New York Ordered to Redraw Congressional Maps

Last Thursday, a midlevel New York court ordered the Independent Redistricting Commission to redraw the state’s congressional maps ahead of new year’s 2024 elections, overturning a lower court’s decision. This represents a major win for Democrats as the Republican-friendly current lines were drawn by a court-appointed expert in 2022 after the Redistricting Commission failed to agree on new lines and the Court of Appeals rejected the Democrat-controlled Legislature’s maps. If this decision is upheld, it could change the political landscape of the state and country as Democrats may be positioned to gain as many as six house seats. Shortly after last week’s ruling, Republicans vowed to appeal the decision to New York’s highest court, where it will be ultimately decided.

NYC Council Passes and Introduces Legislation

Last Thursday, the NYC Council convened a Stated meeting, where they passed and introduced multiple pieces of legislation. The Council passed several bills part of the mental health roadmap, including a bill requiring an interactive map of available mental health services providers in NYC. They also passed a bill that categorizes lead-based paint that is peeling in the common areas of a residential building as an immediately hazardous violation. The Council introduced legislation that would require a study on the feasibility of establishing a commercial and residential linkage fee. They also introduced a bill that would allow pedestrians to legally cross a roadway at any point, effectively legalizing the activity commonly referred to as “jaywalking”. In addition, the Council voted to override the Mayor’s veto of the Council’s legislation to address homelessness and the eviction crisis through a legislative package that aims to reform the CityFHEPS rental assistance voucher program. This is the first time the Council overrode a Mayoral veto since Mayor Bloomberg was in office. You can find all of the bills that were passed and introduced here.
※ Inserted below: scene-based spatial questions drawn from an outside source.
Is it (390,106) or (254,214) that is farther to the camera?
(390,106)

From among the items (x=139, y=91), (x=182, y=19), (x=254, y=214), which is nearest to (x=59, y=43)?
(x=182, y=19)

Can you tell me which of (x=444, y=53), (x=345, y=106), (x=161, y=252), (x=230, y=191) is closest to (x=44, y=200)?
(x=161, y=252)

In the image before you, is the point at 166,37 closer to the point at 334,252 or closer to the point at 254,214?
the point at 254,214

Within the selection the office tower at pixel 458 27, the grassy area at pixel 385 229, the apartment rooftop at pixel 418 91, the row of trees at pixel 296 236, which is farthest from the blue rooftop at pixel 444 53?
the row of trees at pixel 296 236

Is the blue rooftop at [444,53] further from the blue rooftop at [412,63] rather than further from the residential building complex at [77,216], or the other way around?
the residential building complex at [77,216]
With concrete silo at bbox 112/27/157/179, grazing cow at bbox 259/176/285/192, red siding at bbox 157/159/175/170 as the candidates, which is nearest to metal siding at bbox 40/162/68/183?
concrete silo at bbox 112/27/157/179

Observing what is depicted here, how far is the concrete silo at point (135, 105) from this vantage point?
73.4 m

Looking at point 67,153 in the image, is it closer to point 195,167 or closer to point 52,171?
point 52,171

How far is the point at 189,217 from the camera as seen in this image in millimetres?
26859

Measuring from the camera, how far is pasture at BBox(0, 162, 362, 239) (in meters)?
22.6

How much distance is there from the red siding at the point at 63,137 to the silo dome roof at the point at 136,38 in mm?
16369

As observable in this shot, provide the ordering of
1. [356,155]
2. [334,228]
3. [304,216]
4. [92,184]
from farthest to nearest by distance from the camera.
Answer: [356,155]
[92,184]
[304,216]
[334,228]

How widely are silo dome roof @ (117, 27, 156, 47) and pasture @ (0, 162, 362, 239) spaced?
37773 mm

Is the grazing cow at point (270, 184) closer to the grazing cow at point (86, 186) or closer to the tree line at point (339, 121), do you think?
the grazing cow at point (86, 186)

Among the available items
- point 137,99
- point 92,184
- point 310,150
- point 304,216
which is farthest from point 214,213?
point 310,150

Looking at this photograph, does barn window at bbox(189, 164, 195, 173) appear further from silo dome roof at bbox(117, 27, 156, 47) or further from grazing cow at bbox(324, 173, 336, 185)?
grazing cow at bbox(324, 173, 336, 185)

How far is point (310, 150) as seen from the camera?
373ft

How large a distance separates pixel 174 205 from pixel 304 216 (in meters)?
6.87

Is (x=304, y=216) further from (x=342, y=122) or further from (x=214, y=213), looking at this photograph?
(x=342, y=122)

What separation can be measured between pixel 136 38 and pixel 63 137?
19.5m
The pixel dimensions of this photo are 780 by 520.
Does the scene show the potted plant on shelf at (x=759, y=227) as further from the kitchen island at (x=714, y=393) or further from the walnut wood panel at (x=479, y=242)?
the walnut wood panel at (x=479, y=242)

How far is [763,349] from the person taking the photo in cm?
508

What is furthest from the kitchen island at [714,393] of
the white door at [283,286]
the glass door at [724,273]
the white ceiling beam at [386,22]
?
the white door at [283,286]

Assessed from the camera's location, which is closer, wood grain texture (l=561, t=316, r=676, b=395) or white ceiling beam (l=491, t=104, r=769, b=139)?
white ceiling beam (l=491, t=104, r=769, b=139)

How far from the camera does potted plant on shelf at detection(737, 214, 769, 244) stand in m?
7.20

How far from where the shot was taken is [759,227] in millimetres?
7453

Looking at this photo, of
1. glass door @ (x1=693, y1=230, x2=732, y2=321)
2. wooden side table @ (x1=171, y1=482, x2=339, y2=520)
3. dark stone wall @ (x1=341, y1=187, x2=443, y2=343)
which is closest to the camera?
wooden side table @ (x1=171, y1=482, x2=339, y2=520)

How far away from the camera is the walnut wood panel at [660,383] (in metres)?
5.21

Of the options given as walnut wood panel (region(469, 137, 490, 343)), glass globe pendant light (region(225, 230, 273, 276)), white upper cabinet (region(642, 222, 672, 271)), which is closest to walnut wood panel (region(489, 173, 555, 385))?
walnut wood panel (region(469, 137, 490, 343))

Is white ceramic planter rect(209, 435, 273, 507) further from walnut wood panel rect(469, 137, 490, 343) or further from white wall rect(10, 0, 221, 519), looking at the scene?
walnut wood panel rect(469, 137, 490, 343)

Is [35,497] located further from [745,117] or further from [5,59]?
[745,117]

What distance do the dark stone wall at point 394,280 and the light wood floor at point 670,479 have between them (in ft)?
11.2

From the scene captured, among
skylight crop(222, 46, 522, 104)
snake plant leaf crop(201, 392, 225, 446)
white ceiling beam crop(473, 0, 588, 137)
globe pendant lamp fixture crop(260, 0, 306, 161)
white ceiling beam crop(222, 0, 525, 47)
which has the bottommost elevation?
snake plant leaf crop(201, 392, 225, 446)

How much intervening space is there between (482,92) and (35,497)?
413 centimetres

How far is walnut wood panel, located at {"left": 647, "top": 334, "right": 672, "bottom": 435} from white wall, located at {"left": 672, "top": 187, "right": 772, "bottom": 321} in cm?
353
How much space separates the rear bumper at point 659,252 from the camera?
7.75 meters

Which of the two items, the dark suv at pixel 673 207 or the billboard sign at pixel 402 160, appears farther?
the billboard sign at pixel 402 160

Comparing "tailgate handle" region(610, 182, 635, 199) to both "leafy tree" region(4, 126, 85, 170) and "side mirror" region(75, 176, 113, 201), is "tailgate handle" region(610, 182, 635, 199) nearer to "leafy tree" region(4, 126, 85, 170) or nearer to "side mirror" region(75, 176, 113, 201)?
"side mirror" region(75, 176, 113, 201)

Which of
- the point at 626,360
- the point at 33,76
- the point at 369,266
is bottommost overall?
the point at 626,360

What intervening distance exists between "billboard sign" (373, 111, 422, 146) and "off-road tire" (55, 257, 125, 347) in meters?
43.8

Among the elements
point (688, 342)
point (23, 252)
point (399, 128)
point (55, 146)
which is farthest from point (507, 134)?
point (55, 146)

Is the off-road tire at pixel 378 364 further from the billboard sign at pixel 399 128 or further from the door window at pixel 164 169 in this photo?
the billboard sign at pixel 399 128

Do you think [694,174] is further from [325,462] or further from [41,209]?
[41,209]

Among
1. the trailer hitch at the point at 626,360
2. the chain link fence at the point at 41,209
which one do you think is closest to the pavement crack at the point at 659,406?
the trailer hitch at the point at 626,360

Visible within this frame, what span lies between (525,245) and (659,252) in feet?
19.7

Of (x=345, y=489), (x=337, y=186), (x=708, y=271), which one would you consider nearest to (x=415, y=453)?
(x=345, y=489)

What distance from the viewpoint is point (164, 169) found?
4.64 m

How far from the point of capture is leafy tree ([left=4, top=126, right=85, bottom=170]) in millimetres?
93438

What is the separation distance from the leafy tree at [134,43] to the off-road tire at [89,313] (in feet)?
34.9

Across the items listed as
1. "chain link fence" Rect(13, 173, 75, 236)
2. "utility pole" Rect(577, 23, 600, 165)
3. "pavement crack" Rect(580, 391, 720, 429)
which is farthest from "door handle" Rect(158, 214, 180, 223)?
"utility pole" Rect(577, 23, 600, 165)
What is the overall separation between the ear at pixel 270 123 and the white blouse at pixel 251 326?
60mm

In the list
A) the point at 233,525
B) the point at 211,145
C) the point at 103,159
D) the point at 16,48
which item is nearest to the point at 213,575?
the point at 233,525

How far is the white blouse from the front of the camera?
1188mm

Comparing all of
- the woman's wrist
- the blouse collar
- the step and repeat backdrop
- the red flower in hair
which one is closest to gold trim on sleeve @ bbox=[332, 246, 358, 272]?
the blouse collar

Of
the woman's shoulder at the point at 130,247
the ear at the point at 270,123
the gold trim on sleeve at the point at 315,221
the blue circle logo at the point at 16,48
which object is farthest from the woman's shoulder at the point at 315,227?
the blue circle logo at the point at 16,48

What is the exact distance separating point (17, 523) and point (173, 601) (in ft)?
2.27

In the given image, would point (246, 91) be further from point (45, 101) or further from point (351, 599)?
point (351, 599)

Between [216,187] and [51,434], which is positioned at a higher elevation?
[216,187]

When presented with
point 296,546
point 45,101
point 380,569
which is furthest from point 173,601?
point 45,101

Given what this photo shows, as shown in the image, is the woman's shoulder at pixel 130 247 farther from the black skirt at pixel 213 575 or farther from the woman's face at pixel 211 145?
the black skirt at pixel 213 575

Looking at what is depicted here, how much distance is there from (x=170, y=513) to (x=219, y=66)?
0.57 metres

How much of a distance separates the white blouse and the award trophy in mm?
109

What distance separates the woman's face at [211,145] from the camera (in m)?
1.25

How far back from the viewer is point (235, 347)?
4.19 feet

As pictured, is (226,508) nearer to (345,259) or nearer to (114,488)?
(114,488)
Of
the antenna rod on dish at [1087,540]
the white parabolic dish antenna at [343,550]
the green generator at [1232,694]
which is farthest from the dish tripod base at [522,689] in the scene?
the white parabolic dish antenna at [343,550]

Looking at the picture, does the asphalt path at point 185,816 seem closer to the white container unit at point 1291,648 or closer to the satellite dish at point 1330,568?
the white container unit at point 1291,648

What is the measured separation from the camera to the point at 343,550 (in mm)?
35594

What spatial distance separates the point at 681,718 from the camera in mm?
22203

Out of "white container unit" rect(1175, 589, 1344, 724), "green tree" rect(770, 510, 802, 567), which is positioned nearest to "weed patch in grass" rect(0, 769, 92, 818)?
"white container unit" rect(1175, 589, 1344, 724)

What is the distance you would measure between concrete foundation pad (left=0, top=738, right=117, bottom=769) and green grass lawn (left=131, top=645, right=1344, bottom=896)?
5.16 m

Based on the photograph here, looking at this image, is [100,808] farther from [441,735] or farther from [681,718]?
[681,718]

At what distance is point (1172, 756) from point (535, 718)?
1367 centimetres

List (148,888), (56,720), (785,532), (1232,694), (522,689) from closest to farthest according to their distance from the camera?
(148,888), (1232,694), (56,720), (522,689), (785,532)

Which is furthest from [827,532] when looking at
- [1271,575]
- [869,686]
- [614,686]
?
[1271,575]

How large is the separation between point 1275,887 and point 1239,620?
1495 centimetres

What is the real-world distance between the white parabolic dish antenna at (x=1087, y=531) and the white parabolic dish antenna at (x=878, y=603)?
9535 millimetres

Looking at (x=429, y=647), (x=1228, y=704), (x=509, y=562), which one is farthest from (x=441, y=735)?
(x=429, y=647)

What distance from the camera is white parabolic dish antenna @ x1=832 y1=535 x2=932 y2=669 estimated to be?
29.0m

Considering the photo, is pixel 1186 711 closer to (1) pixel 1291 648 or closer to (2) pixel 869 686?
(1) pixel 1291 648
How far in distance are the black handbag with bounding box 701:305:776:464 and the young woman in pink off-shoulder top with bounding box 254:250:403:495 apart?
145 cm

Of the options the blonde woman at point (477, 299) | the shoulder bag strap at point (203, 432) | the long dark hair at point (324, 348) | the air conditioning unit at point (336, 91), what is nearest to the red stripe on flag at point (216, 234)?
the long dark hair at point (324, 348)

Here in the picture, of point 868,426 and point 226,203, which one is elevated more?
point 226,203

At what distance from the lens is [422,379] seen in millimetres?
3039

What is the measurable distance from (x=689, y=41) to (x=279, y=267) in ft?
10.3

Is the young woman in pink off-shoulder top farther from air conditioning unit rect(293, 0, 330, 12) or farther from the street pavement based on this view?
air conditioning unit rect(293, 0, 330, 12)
Teachers Union Approves Five-Year Contract

The New York City teachers union, the United Federation of Teachers (UFT), voted to ratify a new five year contract. The new contract raises the starting salaries for NYC teachers to $72,350 by 2026, which is an 18.5% increase from the current starting salary of $61,070. The contract also includes an expansion of remote learning opportunities for older students, along with a 3% annual wage increase in the first three years, 3.25% increase in the fourth year, and a 3.5% increase in the final year. The agreement will apply retroactively from September 14, 2022 through November 28, 2027. However, while teachers approved the contract, school-based occupational and physical therapists voted against it. As a result, they will not receive the benefits of the contract, will continue working under the terms of their 2018 contract until their unit can reach a deal with the Administration.